Exercise instructions: Could you write out, word for word, the whole text below on plotting wage distributions by gender?

Text shown:
— START —

It is still a mess. All lines are too close to each other and it makes extremely difficult to read anything in the figure. (At least we can see that density estimates are almost identical to observed values.)

Another possibility is to use faceting:

wages %>% 
  filter(!is.na(gender)) %>% 
  ggplot(
    aes(
      x = wagegrhr
    )
  ) +
  geom_histogram(binwidth = 50) +
  geom_density(
    aes(y = 50 * ..count..),
    color = "blue"
    ) +
  facet_wrap(~gender) +
  theme_bw()

Both distributions are clearly visible now, but it is extremely hard to compare them.

Maybe it is time to call for something completely different…

For the sake of clarity we can drop some information and plot only basic information on distributions – i.e. use boxplot:

wages %>% 
  filter(!is.na(gender)) %>% 
  ggplot(
    aes(
      gender,
      wagegrhr
    )

— END —

Data extract:
— START —

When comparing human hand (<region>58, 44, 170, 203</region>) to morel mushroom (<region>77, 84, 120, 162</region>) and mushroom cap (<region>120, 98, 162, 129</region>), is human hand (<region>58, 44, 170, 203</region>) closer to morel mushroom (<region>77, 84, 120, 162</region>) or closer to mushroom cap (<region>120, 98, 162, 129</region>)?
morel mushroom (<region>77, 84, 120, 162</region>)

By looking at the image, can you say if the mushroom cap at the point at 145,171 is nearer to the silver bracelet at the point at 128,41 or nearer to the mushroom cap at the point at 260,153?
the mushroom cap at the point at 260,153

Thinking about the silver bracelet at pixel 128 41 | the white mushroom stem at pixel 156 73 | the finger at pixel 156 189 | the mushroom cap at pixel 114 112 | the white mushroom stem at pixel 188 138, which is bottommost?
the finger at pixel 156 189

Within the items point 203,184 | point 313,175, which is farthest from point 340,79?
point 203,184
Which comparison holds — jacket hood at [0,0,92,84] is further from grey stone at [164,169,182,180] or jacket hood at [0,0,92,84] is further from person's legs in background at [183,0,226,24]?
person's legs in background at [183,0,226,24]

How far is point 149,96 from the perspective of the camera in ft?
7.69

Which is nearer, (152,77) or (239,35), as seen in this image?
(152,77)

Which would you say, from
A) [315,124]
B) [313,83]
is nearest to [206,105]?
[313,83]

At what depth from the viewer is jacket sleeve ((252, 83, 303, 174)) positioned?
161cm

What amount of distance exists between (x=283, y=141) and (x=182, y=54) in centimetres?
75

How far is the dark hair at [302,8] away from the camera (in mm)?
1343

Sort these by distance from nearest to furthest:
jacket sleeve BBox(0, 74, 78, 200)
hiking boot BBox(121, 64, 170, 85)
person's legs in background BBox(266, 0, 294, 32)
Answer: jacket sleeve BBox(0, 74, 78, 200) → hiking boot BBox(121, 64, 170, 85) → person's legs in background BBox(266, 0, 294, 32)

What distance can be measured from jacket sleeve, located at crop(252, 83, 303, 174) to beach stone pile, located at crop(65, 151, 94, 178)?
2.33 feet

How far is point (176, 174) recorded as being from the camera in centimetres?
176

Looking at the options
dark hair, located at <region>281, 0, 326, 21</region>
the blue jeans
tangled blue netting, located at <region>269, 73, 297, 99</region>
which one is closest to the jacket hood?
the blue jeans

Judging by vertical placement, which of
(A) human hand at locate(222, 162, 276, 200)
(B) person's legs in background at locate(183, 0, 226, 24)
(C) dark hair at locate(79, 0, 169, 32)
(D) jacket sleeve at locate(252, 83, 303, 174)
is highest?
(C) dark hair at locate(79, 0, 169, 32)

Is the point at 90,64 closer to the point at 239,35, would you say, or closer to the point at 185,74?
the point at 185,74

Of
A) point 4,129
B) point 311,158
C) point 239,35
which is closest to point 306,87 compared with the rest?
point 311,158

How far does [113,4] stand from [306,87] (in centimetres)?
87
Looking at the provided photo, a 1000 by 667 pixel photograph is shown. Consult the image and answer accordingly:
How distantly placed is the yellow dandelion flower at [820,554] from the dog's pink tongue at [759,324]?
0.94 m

— END —
— START —

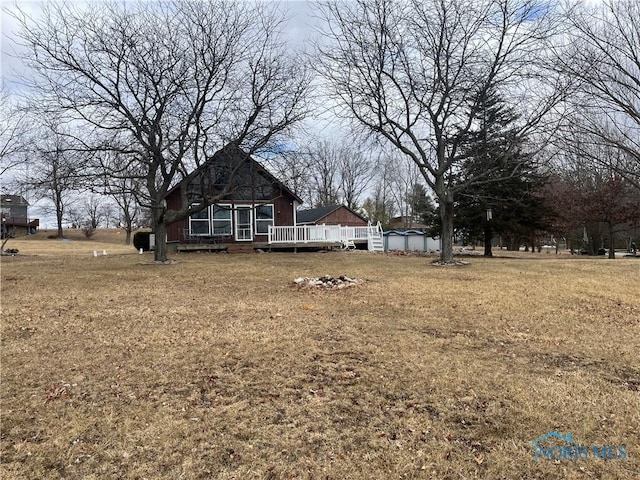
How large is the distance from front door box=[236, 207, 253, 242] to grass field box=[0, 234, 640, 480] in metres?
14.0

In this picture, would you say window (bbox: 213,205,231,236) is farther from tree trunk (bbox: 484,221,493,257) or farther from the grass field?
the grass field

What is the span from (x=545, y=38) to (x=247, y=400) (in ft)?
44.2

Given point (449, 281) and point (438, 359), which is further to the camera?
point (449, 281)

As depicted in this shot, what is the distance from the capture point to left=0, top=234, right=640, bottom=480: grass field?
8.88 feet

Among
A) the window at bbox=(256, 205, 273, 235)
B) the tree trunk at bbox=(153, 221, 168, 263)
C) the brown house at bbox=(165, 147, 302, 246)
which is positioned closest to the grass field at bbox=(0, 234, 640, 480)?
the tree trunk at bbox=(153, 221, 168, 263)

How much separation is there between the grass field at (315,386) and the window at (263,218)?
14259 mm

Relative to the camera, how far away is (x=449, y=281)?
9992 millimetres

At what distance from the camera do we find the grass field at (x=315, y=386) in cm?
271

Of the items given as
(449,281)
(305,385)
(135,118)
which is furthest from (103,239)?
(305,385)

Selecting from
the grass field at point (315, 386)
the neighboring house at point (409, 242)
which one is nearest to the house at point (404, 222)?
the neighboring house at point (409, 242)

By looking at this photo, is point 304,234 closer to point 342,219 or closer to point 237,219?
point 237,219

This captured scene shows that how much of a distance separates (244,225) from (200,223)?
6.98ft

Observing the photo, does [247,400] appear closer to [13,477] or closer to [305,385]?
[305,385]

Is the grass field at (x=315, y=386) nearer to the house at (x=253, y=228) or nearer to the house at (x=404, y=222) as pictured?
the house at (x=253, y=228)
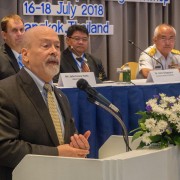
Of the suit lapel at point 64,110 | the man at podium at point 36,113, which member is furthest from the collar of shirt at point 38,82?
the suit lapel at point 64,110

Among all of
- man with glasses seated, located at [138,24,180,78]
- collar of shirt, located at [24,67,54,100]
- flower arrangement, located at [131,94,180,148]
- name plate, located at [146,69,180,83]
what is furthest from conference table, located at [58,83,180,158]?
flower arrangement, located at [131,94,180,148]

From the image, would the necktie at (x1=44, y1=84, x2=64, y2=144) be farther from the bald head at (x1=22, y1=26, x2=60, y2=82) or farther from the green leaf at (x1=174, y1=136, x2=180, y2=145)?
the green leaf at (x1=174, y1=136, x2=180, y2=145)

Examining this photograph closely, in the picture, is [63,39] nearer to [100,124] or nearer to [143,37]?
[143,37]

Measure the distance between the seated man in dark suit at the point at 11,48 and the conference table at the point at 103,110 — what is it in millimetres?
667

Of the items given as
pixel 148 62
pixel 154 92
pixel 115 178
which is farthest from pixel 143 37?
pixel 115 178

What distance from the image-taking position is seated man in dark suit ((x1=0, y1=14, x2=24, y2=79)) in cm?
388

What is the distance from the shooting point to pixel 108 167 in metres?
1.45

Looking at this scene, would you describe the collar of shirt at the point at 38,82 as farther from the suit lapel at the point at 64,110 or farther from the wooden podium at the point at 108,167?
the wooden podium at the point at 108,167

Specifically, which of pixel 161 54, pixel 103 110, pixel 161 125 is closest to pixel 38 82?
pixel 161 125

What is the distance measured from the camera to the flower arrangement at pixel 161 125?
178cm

— END —

Complete response:
It is still a mess. All lines are too close to each other and it makes extremely difficult to read anything in the figure. (At least we can see that density estimates are almost identical to observed values.)

Another possibility is to use faceting:

wages %>% 
  filter(!is.na(gender)) %>% 
  ggplot(
    aes(
      x = wagegrhr
    )
  ) +
  geom_histogram(binwidth = 50) +
  geom_density(
    aes(y = 50 * ..count..),
    color = "blue"
    ) +
  facet_wrap(~gender) +
  theme_bw()

Both distributions are clearly visible now, but it is extremely hard to compare them.

Maybe it is time to call for something completely different…

For the sake of clarity we can drop some information and plot only basic information on distributions – i.e. use boxplot:

wages %>% 
  filter(!is.na(gender)) %>% 
  ggplot(
    aes(
      gender,
      wagegrhr
    )